OBJECTIVES: To describe diagnostic criteria used in children with coeliac disease (CD) and selective IgA deficiency; to determine if the publication of the 2012 ESPGHAN criteria prompted any changes; to evaluate the evolution of serological markers. METHODS: Multicenter, retrospective, descriptive study of a cohort of children under 15 years with selective IgA deficiency diagnosed with CD (January 2006-December 2016). Demographic, clinical, genetic, histological and IgG-based antibodies were collected at diagnosis and follow-up. RESULTS: 86 children were included, 60 diagnosed after the guide. Two groups were established: G1 (n = 63) and G2 (n = 23) with or without diagnostic biopsy respectively. In G1: 87.3% were symptomatic, 87.3% had HLA DQ2/DQ8 typing (all positive), all had IgG serology positive (71.5% ATG, 35% EMA, 19% DPG, 9.5% AGA) and all had villous atrophy (Marsh-Oberhuber 2-3). Follow-up data were available in 58 children, 34 after 2 years on a gluten-free diet. 52% remained ATG IgG positive despite good dietary adherence and symptom remission.
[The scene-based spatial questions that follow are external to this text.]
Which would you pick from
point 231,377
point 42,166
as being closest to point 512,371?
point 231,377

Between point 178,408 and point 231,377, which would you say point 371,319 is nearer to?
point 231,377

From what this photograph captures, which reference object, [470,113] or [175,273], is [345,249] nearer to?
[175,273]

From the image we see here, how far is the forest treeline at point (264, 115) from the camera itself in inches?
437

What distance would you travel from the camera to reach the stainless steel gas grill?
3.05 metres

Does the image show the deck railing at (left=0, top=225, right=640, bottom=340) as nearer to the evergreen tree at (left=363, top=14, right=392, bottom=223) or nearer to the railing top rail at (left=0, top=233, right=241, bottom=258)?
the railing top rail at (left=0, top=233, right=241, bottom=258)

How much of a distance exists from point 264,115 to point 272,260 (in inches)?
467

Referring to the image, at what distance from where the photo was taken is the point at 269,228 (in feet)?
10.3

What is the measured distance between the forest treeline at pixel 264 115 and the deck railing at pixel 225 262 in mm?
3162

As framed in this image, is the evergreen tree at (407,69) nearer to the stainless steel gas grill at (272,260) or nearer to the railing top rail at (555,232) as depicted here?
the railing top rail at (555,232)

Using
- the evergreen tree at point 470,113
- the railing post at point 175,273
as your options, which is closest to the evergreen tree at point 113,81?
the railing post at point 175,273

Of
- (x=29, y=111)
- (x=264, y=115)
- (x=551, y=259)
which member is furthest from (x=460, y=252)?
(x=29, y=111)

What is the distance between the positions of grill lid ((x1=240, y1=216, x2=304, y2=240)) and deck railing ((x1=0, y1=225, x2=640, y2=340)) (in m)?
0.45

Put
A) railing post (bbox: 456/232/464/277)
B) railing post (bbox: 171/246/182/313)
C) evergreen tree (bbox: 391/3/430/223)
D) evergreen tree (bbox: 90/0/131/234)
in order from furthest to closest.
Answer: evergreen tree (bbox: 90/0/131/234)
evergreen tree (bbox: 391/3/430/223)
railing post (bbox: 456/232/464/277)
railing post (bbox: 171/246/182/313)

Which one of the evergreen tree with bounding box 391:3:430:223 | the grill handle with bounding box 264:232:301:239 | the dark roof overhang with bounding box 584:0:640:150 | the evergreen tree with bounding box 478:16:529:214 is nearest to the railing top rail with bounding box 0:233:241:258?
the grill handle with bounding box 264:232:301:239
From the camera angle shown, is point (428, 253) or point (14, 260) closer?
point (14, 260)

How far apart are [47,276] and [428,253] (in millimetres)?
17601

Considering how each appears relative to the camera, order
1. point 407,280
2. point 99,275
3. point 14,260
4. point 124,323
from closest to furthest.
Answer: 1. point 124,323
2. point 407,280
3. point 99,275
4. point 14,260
Regarding G2: all were diagnosed post-2012, had typical symptoms, HLA DQ2/DQ8 positive and ATG IgG x 10 ULN. Additionally, EMA IgG was performed in 14 (60%), all positive. CONCLUSIONS: In our cohort of children with selective IgA deficiency and diagnosed with CD, children without a diagnostic biopsy suggests that IgG serology was considered the equivalent as IgA isotype, even when this is not addressed in the aforementioned guidelines. Great heterogeneity was observed in the IgG serology used at diagnosis. After 2 year of a gluten-free diet, half of children remained with a positive serology.